Best described as an original mix of fusion, New Orleans second line, and jazz/rock grooves beneath burning guitar lines. Imagine if Jeff Beck and Scott Henderson had grown up in New Orleans....
WHAT OTHERS ARE SAYING ABOUT SHANE-
"Shane is one of the best"
-Art Neville, The Meters
"Great playing, great tunes from a killer guitarist- I love the CD!
-Kenny Aronoff, (Smashing Pumpkins, Melissa Etheridge etc..)
"A great player- the secret is out!"
-Paul Barrere, Little Feat
"(Hwy 90) is a CD that I'm real proud to have been a part of-a great record"

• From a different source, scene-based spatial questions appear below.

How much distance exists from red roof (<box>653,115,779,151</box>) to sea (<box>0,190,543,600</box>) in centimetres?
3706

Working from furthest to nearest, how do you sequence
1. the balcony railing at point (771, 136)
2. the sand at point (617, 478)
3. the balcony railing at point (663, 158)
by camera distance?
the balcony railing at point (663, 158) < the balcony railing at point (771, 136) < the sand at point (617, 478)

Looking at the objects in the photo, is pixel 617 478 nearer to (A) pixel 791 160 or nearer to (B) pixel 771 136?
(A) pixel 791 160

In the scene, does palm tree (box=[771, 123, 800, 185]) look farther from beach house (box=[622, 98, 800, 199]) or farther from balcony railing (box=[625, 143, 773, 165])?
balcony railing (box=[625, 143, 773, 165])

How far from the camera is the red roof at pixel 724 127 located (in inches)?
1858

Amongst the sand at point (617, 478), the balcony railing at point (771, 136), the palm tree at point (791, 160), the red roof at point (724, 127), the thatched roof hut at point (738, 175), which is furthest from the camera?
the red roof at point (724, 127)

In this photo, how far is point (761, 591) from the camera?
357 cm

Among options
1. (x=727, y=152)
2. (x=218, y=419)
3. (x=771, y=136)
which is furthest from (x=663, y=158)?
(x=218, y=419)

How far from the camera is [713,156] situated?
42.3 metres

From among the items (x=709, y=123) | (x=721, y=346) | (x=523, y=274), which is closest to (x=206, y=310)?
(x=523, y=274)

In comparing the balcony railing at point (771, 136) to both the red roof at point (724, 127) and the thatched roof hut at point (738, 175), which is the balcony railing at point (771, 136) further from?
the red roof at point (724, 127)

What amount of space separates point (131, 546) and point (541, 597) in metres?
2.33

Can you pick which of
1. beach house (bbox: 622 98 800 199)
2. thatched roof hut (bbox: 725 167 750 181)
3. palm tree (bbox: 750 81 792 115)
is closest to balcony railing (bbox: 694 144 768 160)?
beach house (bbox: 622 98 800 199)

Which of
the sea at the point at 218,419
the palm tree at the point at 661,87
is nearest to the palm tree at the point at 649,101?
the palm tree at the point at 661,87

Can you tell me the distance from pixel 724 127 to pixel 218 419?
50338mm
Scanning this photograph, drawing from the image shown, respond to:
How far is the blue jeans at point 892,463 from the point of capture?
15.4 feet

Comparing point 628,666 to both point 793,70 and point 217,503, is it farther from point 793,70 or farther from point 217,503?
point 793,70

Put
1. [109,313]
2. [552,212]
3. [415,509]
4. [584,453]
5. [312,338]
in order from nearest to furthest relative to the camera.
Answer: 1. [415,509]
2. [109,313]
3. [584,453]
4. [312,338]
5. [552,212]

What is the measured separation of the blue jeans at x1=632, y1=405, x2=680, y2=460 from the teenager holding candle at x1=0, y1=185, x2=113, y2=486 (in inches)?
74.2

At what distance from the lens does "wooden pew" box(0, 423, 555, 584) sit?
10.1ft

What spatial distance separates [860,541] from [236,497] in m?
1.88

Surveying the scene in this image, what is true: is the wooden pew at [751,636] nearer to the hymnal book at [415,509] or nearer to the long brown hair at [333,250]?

"He hops from quasi-bop to shuddering drop-D crunch to bogus Baroque to slippery country licks, to pina colada acoustic with the seamlessness of spandex!"
-Guitar Player Magazine
"A master of accessible melodies that always take an unexpected turn. A player in the big picture category; Shane commands interest from his intro all the way to the fade-out."
-John Stix, Guitar for the Practicing Musician magazine
"Anyone who's heard Theriot's playing would agree- versatile indeed."
-Guitar Shop Magazine
"The first thing you hear is that delirious cry, a captivating guitar tone. Then you hear the groove-intensive phrasing, then the moments of clearly articulated burnin'"
-Jeff Scheetz, Guitarist Network
"Harmonic underpinnings run deep in Theriot's hands- even a simple blues becomes a canvas for colorful extensions and unique voicings"
-Guitar Player Magazine (Dec. 2000)
"You were a little loud last night..."
REVIEW-Scott Senft from San Diego, CA USA
I first heard of Shane when I read a short article in Guitar Player magazine. The article's description of his New Orleans funk style piqued my interest, so I took a chance and ordered the CD from amazon.com. I was not disappointed. This CD drips with funk. Shane is a very talented guitar player AND song writer (he wrote eight of the eleven tunes on this primarily instrumental album). His guitar playing, while being very funky, borrows heavily from the fusion masters, but his playing still sounds fresh and original. He can shred, too, but only when the song calls for it. Very tasty stuff. The musicians on the CD are excellent, too.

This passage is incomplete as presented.